A larger population was examined in another study, where 96 out of 130 PNB samples obtained from 82 patients were scanned at 11.7 T in a 500 MHz spectrometer to determine the concentrations of lactate and alanine. Here, 25% of the samples were unusable for investigation due to contamination with periprostatic fatty tissue or a local anesthetic (Hurricaine, Beutlich, Waukegan, IL), which was applied prior to the PNB procedure. They added 3 μl deuterium oxide and 0.75 wt% sodium-3-trimethylsilylproprionate (D2O + TSP) before scanning the sample with a 2250 Hz spin rate. The tissue was then prepared as described above, and subsequent pathology revealed 82 benign and 16 malignant biopsies. While the concentrations of lactate and alanine were found to be very low in benign samples, the findings are remarkable for a highly significant increase for both lactate and alanine in malignant tissue (P < 0.0001) (Fig. 2). Due to the low total case number and the fact that only 6 out of 16 malignant samples revealed a Gleason score greater than 6, it was not possible for Tessem and colleagues to determine a correlation between lactate and/or alanine concentrations and cancer grade. Also there were no significant differences between benign samples taken from patients with (n = 38) and without (n = 44) at least 1 positive clinical BNP detected. These results indicate that biopsies without cancerous glands can be used as controls even if they were taken from prostates with cancer proven biopsies. This study also examined the metabolite levels in the different kinds of benign prostate tissue, and there were no significant differences between alanine levels (P > 0.05) and between lactate levels (P > 0.05) and predominantly glandular (n = 54) vs. stromal (n = 28) tissue. However, they discussed if benign pathologic processes such as BPH or prostatitis are confounding the results [15].

Fig. 2.

Fig. 2

Representative 1HR-MAS spectra and corresponding histopathologic sections of (A) benign predominantly glandular (40% glandular, 60% stroma) and (B) prostate cancer (70% Gleason 3+3) biopsy tissues. The major metabolites, TSP, and ERETIC resonances are shown. Lactate to alanine regions from 144-ms CPMG spectra are shown inset. Reprinted with permission from Tessem M-B et al.15 (Color version of figure is available online.)

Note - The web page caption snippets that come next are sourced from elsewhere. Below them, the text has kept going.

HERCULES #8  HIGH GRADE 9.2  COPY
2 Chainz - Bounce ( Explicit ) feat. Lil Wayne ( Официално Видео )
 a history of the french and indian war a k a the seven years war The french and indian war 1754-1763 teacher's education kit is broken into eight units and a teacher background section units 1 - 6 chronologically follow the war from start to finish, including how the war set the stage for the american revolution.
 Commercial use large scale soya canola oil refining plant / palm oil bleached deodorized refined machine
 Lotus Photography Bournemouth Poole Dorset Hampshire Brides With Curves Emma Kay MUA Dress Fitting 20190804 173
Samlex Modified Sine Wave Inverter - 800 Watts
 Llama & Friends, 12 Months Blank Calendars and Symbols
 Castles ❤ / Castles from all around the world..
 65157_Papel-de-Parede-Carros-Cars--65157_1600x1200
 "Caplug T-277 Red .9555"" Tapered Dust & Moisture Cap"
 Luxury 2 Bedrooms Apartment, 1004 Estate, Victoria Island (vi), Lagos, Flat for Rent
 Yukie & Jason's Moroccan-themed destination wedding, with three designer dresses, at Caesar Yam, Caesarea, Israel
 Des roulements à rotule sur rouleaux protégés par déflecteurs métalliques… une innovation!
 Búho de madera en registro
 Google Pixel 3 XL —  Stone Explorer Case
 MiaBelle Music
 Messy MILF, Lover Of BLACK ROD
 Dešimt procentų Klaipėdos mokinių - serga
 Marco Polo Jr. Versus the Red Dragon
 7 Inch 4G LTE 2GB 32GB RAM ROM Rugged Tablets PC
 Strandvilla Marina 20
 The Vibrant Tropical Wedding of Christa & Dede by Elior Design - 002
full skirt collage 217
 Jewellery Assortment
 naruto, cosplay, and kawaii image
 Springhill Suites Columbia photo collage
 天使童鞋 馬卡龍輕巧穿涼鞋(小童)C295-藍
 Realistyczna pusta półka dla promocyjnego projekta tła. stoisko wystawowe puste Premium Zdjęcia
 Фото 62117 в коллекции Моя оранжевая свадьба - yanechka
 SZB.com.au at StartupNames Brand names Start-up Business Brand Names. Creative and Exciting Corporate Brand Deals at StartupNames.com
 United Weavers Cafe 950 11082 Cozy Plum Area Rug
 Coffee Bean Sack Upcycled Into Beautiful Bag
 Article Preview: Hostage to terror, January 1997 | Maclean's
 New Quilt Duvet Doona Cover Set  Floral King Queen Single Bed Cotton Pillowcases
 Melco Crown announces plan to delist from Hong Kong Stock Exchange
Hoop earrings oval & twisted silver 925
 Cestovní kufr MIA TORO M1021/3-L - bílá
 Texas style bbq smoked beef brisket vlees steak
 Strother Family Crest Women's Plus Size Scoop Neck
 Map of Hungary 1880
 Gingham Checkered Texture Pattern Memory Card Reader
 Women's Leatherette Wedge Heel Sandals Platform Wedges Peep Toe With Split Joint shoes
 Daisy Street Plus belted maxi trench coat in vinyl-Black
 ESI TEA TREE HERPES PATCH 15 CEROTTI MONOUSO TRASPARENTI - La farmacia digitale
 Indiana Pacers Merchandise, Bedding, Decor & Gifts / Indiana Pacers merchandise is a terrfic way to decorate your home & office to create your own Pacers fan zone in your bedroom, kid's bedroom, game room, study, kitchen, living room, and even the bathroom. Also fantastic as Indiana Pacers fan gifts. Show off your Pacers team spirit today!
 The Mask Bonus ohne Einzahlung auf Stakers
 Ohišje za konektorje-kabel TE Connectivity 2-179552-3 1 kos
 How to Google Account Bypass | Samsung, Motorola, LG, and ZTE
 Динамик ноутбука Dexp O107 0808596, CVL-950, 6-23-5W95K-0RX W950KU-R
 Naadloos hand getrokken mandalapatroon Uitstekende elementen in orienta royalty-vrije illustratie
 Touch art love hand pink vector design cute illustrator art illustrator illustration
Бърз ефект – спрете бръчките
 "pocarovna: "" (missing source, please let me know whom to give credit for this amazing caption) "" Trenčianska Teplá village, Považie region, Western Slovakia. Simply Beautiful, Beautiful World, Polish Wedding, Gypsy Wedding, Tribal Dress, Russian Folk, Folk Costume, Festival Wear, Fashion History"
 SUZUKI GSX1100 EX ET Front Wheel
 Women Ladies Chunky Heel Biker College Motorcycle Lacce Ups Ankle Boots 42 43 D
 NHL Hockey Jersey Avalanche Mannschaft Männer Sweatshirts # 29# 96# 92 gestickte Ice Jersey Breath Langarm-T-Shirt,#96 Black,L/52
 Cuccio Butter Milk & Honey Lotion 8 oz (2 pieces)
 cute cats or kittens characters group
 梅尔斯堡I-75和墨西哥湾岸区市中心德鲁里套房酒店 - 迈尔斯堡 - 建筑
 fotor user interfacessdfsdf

Further studies with higher numbers of cases and first of all more cancer cases in relation to non-cancer cases may be required to separate confounding factors by their metabolic patterns. Due to the small size and the heterogeneous distribution of malignant areas within the prostate, an important step might be the detection of suspect lesions prior to the biopsy. For a more effective treatment planning, a longterm investigation might be interesting to gain insight into the relationships between metabolism and tumor aggressiveness.

Developments of the technology

Since 2001, multiple publications evaluated individual metabolites and metabolic profiles in human prostate tissue samples obtained from prostatectomy. Studies were performed to get a better understanding of metabolism in benign and malignant prostates, to improve the technique, and to develop a tool that is useful in clinical routine.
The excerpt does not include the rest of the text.